-- Document passage follows --

It is a bittersweet time to be a fan of golf courses and course architecture.
On one hand, the average quality of courses is undeniably on the rise. New course construction is happening at a trickle, but practically every brand-new course coming online is consequential. In reaction to the radical slowing of new course construction, renovation and restoration of existing courses has accelerated, giving us not just improved private and resort courses, but courses-for-all like Winter Park outside Orlando and Keney Park in Hartford.
However, there are still many golf courses closing each year, and there's no reason to believe that correction is going to stop anytime soon.
And it's not just mediocre courses succumbing. Even the greatest conjurers of grass and sand have not been immune from the sight of some of their works returning to nature or being plowed under for housing.

-- Document passage concluded --
-- Extracted entries follows --

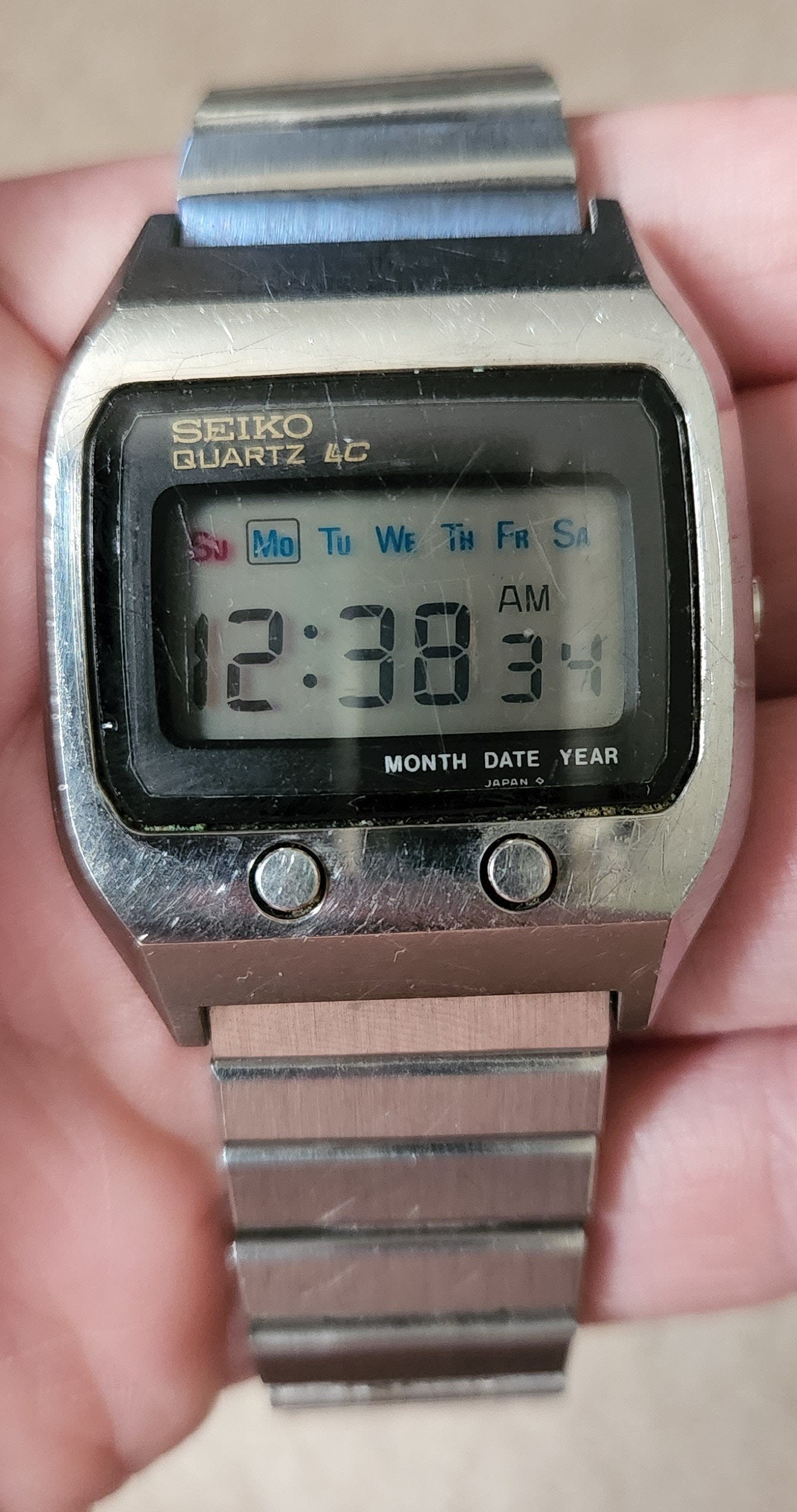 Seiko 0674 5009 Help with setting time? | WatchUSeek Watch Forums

-- Extracted entries concluded --
-- Extracted entries follows --

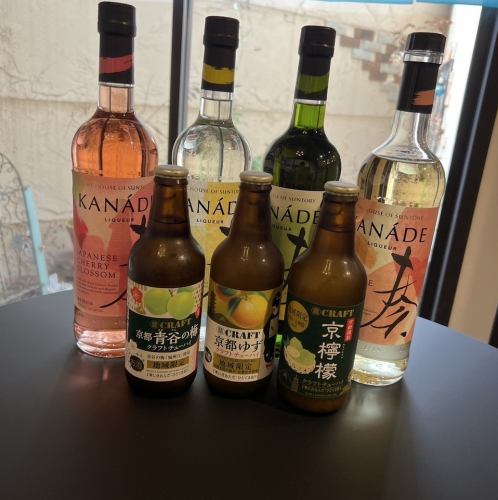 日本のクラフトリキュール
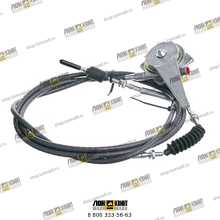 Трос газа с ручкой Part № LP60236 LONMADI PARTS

-- Extracted entries concluded --

Using the information.
1. In the golf course passage, which two courses-for-all are named as having benefited from renovation and restoration?
2. Pick up the passage on golf courses and course architecture after its final sentence and keep writing it.

Replies.
1. Winter Park outside Orlando and Keney Park in Hartford.

2.
News broke recently of the imminent closing of Aetna Springs Golf Course, a nine-holer in a quiet Napa canyon. The course was thought to be one of the oldest west of the Mississippi, but when Doak and his Renaissance Golf Design team renovated it in 2008, it became another feather in the Michigan native's colorful cap. One Golf Advisor reviewer, dojousa, praised it as "a wonderful no frills very scenic course...if you're in the mood for relaxed setting with great golf you can't go wrong here."
Unfortunately, Aetna Springs' beautiful and secluded setting worked against it. The owners of the course were denied permitting by Napa County to build resort accommodations on the property (which would almost definitely have led to the course expanding to 18 holes), and after years of low numbers of rounds (there were fewer than 5,000 in 2017), they are looking to sell the land, which will likely be developed into houses.
Doak and team have designed or significantly renovated just more than three dozen courses since 1989, with some of them - Pacific Dunes, Old Macdonald, Ballyneal, Sebonack, Rock Creek Cattle Company, Streamsong Blue and Tara Iti in New Zealand - counted among their respective countries' greatest designs. Doak and his associates' eyes for creating fun, engaging golf in a classical mode have won them justified acclaim, and a fairly steady stream of exciting new projects even in these times of lean new course opportunities. Even their less famous early designs are solid (the Heathland Course at Legends Resort in Myrtle Beach, for example, is terrific).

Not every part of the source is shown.